Required work
Here is the task for the records below: repeat exactly the lines from the one with "Le chemin des chimères" to the one with "Wild peacock on", both included, and nothing else.

Records shown

((

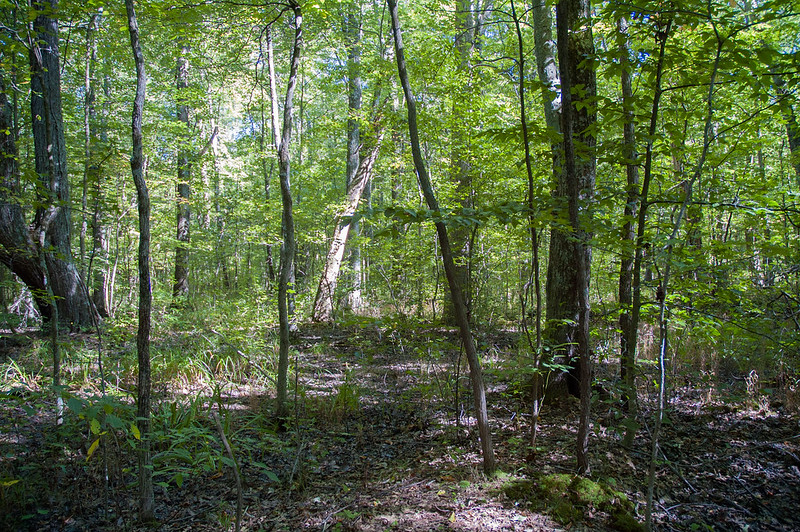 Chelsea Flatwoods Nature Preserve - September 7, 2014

))
((

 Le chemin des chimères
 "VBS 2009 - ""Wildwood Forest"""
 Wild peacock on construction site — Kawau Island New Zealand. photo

))

Answer area
 Le chemin des chimères
 "VBS 2009 - ""Wildwood Forest"""
 Wild peacock on construction site — Kawau Island New Zealand. photo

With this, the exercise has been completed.